[WRITTEN TASK]: Swap "calm water" for "still water" in the material from the line with "What object among" up to and including the line with "Answer: mountain at", leaving everything else unchanged. Give back only those lines.

***** INPUT RECORDS *****

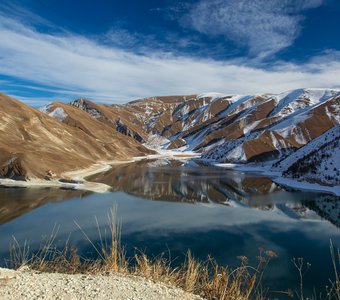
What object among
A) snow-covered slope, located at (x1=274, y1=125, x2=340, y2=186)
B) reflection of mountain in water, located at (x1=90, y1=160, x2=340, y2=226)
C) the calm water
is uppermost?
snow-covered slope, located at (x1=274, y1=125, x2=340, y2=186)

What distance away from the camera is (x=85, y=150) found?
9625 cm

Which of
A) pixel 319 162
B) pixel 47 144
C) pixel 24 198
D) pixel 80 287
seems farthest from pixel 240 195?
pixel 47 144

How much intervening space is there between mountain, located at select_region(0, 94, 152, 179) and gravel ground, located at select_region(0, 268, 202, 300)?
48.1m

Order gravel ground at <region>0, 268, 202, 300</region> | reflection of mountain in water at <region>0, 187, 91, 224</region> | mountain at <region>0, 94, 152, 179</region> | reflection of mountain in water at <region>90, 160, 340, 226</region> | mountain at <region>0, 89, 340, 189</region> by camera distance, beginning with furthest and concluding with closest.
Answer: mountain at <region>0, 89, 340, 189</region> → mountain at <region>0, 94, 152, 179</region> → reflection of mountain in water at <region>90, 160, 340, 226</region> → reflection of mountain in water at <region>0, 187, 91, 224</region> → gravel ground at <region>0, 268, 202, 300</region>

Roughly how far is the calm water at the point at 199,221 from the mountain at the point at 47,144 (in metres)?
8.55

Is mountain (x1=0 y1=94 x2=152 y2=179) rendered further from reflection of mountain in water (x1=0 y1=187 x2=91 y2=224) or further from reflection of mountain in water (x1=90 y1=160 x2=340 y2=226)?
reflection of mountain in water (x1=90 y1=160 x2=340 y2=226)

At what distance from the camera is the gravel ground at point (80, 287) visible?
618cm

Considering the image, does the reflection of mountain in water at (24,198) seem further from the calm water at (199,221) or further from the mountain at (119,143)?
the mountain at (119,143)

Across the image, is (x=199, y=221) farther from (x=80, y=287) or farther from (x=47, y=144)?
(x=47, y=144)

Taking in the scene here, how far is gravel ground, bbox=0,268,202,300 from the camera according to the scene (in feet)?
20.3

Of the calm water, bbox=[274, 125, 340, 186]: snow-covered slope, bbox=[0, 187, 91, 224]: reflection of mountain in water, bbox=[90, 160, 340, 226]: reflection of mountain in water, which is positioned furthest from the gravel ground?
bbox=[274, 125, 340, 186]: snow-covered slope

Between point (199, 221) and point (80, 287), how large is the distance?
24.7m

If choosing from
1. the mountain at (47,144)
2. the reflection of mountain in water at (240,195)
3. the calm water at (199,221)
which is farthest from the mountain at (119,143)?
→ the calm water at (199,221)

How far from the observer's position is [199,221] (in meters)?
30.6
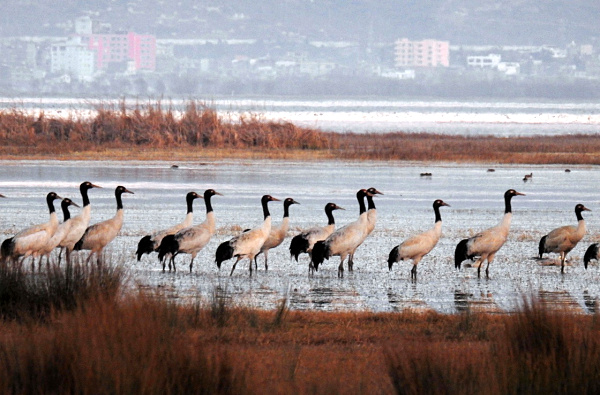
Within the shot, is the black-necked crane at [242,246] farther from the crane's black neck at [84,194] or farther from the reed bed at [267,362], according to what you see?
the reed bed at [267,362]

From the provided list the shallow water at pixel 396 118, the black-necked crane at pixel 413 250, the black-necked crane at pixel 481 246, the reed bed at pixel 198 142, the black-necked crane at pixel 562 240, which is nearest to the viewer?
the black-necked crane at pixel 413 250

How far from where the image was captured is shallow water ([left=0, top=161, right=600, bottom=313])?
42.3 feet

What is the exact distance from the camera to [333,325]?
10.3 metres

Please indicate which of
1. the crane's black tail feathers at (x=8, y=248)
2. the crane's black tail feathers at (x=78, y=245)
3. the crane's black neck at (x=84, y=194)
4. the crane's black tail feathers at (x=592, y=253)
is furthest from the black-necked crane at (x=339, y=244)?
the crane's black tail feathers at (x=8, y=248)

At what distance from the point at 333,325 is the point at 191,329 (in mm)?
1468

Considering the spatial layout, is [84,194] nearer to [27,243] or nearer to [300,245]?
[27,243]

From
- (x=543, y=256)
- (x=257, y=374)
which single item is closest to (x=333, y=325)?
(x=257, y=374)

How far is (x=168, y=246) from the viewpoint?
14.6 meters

*****
***** INPUT RECORDS *****

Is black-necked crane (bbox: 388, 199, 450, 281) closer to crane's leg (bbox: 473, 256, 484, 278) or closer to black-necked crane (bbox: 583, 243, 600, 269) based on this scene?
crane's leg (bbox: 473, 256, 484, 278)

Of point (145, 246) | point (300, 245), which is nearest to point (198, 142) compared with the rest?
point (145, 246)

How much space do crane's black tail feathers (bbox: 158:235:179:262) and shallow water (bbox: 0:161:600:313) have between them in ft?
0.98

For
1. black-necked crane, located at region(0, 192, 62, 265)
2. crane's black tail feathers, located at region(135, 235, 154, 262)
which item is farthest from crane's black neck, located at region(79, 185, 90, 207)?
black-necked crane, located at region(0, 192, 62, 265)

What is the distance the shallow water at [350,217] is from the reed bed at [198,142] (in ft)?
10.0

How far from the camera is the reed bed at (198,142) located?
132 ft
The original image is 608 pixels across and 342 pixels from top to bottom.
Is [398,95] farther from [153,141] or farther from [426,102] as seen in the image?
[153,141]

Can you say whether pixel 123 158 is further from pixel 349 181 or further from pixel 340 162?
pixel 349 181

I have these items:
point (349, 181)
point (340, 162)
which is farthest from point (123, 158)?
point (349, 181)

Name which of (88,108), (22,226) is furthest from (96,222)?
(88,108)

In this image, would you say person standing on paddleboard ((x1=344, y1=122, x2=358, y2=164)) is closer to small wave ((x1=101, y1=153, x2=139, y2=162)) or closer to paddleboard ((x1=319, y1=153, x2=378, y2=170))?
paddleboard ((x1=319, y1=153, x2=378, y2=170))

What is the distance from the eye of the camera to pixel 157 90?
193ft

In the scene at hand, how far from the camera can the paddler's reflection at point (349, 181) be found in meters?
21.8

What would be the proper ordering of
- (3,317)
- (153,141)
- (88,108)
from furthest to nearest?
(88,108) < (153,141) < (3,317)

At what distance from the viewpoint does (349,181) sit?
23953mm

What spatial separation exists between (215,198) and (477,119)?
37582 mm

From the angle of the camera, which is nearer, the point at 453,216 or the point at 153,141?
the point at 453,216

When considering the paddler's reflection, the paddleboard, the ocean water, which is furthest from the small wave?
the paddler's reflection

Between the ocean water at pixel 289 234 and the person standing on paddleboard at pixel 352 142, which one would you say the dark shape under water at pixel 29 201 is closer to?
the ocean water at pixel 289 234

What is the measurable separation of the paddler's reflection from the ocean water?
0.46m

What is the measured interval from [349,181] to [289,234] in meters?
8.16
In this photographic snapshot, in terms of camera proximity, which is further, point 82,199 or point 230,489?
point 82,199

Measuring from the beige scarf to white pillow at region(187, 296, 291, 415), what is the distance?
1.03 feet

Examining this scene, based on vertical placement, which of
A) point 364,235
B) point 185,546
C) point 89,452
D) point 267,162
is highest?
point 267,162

*****

[FINISHED EXERCISE]:
What object among
A) snow-covered slope, located at (x1=274, y1=125, x2=340, y2=186)
B) reflection of mountain in water, located at (x1=90, y1=160, x2=340, y2=226)
C) the still water
is uppermost?
snow-covered slope, located at (x1=274, y1=125, x2=340, y2=186)

What distance away from the camera is (x=85, y=150) found?
9625 cm

Which of
A) pixel 319 162
B) pixel 47 144
C) pixel 24 198
D) pixel 80 287
seems farthest from pixel 240 195?
pixel 47 144

How much intervening space is there between mountain, located at select_region(0, 94, 152, 179) and gravel ground, located at select_region(0, 268, 202, 300)?
48.1m

Order gravel ground at <region>0, 268, 202, 300</region> | reflection of mountain in water at <region>0, 187, 91, 224</region> | mountain at <region>0, 94, 152, 179</region> | reflection of mountain in water at <region>90, 160, 340, 226</region> | mountain at <region>0, 89, 340, 189</region> by camera distance, beginning with furthest and concluding with closest.
Answer: mountain at <region>0, 89, 340, 189</region> → mountain at <region>0, 94, 152, 179</region> → reflection of mountain in water at <region>90, 160, 340, 226</region> → reflection of mountain in water at <region>0, 187, 91, 224</region> → gravel ground at <region>0, 268, 202, 300</region>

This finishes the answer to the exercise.